La Commissione europea ha approvato Alofisel (Drwdstrochel), una terapia con cellule staminali per il trattamento di fistole perianali complesse - uno dei più invalidanti complicanze della malattia di Crohn. La terapia cellulare rappresenta un'alternativa a più interventi chirurgici per i pazienti con Crohn che hanno mostrato una risposta inadeguata ad almeno una terapia biologica convenzionale.

Precedentemente noto come Cx601, Alofisel è stato sviluppato dalla biotech belga TiGenix ed è autorizzato per la farmaceutica giapponese Takeda. L'autorizzazione all'immissione in commercio è dotato di una pietra miliare € 15M per TiGenix, che ora procederà a trasferire l'autorizzazione a Takeda.

“Il processo vorranno un paio di mesi,"Eduardo Bravo, CEO di TiGenix, Dimmi. “Allora Takeda lancerà Alofisel nei paesi dell'Unione europea, come negozia il rimborso.”

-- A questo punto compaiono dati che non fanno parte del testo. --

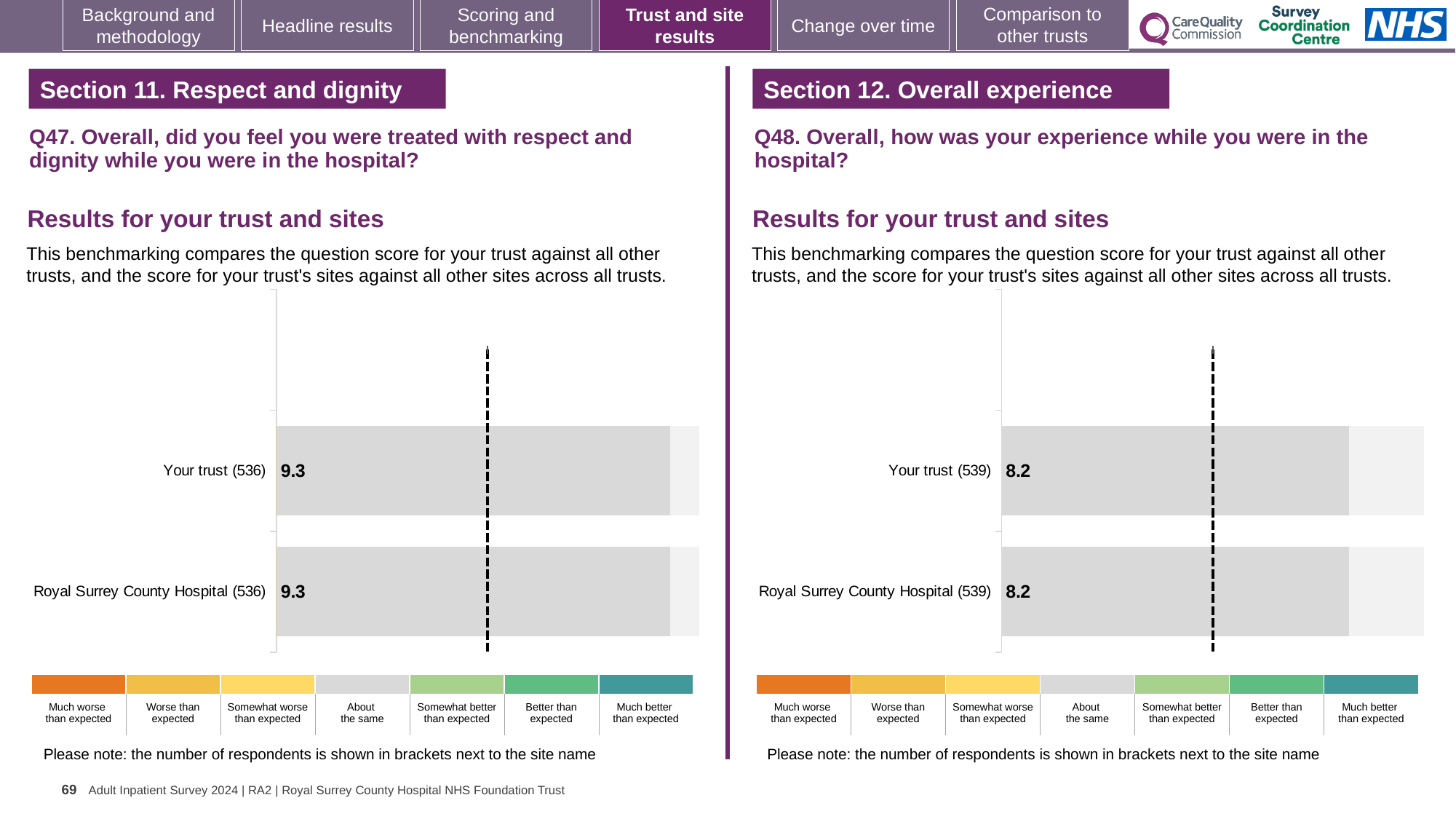
On the Q47 chart (Section 11. Respect and dignity), what is the difference between the Your trust score and the Royal Surrey County Hospital score? 0 On the Q47 chart (Section 11. Respect and dignity), what is the score for Royal Surrey County Hospital? 9.3 On the Q48 chart (Section 12. Overall experience), how many bars are plotted? 2 On the Q47 chart (Section 11. Respect and dignity), how many bars are plotted? 2 What kind of chart is used on the Q47 chart (Section 11. Respect and dignity)? Bar chart On the Q47 chart (Section 11. Respect and dignity), what is the score for Your trust? 9.3 On the Q48 chart (Section 12. Overall experience), what is the score for Your trust? 8.2 On the Q48 chart (Section 12. Overall experience), how many respondents are shown in brackets for Your trust? 539 On the Q47 chart (Section 11. Respect and dignity), how many respondents are shown in brackets for Royal Surrey County Hospital? 536 Which chart shows the higher score for Your trust: the Q47 chart (Section 11) or the Q48 chart (Section 12)? Q47 chart (Section 11) On the Q48 chart (Section 12. Overall experience), what is the score for Royal Surrey County Hospital? 8.2 On the Q48 chart (Section 12. Overall experience), what is the label of the rightmost category in the colour key below the chart? Much better than expected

Alofisel fa uso di cellule staminali derivate da tessuto adiposo provenienti da donatori attraverso una liposuzione. Queste cellule hanno effetti immunomodulatori che sono stati testati in un trial di fase III con oltre 200 pazienti. Il processo ha studiato se la terapia con cellule staminali è stato in grado di chiudere tutte le fistole e non lasciano siti di infezione che resti visibile con la risonanza magnetica.

“Con tali rigidi criteri di efficacia, 50% dei pazienti chiuso tutti i loro fistole con una singola dose di Alofisel,”Afferma Eduardo Bravo. Una singola dose di Alofisel anche mostrato 42% maggiore efficacia rispetto ai trattamenti di pazienti di Crohn sono stati ricevendo - il più comune è una combinazione di Infliximab e immunomodulatori.

Un altro studio di fase III è stato avviato lo scorso anno per cercare l'approvazione negli Stati Uniti, con i risultati attesi in 2020.

L'approvazione del Alofisel è stata anche una delle condizioni Takeda stabilito per la sua offerta per l'acquisizione TiGenix, annunciato nel mese di gennaio. Le aziende sono ora in attesa di ricevere l'approvazione da parte delle autorità per avviare il processo di acquisizione, che secondo Bravo è dovuto accadere nel giro di pochi giorni.